Where to Look for Broken Trim in a New House/Project

Typical scenario: You walk through the new house admiring all of the trim work, especially that beautiful curved trim. You just love it. You buy the house. A year passes. The builder of the house quietly moves to a different continent.

One day you notice a small crack in one of those lovely pieces of curved trim. The next month you notice another crack in another piece. “Ye gods!” you exclaim, “Have those always been there? Is my house falling apart?”

Yes, it's true. You are another victim of Bent n' Broken Trim Syndrome. Here's how it happens.fireplace-full.JPG

In the process of building something like the fireplace mantle shown above, the builder or trim-carpenter thinks, “Hey, wouldn't it be great to put a curved piece here? But what could we use? We don't have a piece of trim that is made in the right radius. We could go back to the shop and custom build a piece of trim for this spot, but that would be terribly expensive. Why don't we just take a piece of trim and “field bend” it? We'll staple it really well and force it to bend into the radius we need. Brilliant!”

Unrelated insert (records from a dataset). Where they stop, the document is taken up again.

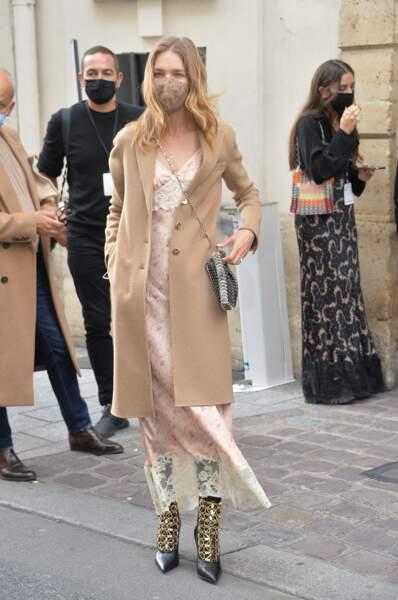 Natalia Vodianova au défilé Paco Rabanne collection Printemps-Eté 2021 a associé robe dentelle, manteau camel et bottines rock.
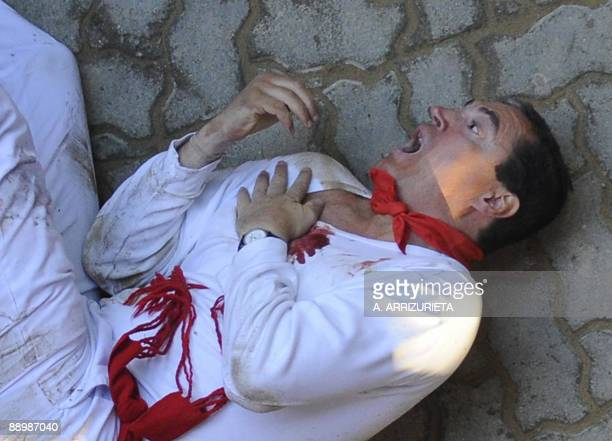 A man gestures in pain after been gored by a Miura fighting bull during the sixth run of the bulls of the San Fermin festival on July 12 in Pamplona...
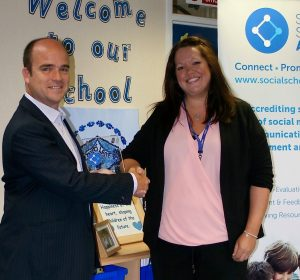 John Bidder Awarding the Social School Award to Headteacher Sarah White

Now it is true that if a piece of wood trim can be forced into a curve and glued/stapled without breaking, it stands a very good chance of never fracturing. (This does not apply to “Flexible Moulding” or “Flex Mould/Trim”, which can and will sprout cracks years later if it is forced into a different radius than that for which it was designed — I see this all the time and may blog on it later.)

However, often in the midst of installation, a piece will often fracture to some degree, confronting the joiner with an annoying decision: “Do I go back and recut this piece only to risk the same thing happening again, or could I just make this piece work with a little extra glue and caulk?”

You get one guess how that “internal debate” usually gets resolved.

Okay, so what can the savvy homeowner do about this?

First, take the time to closely inspect all bent woodwork. Yes, I know it's uncool and the realtor will roll her eyes, but take your time and do it anyway. If you can catch a problem, the builder will GLADLY fix it if it means selling the house. (Never wait until after you've signed to make a request like this. You just moved to the bottom of the priority list.)

Second, look for curves that aren't consistent. If you see an inflection point, look closely for signs that a fissure has been filled with caulk and painted-over.mantle-closeup-text.jpg

Third, look for over-nailing. Copious fastening is a sign that the trim had to be forced to do something against its will. Often staples will be employed for additional strong-arm holding strength. Usually, the nail holes will he difficult, but not impossible, to see through the paint job.
So you use these clues to try to direct you to locations that are likely to have an existing fracture which will only become visible with the passage of time. What if the clues are there, but you can't find clear evidence of a break?

If so, one additional test is in order. You need to determine if any of the suspicious pieces are synthetic. Non-wood pieces under stress are far more likely to break in the years following installation. To test it, use a fingernail or another sharp object (in an inconspicuous place) to see if the trim has a “rubbery” quality to it. If so, it's time to think about whether this (giving the builder an ultimatum) is a battle you want to fight.

Curved trim is nice, but if it isn't installed appropriately, you don't want it.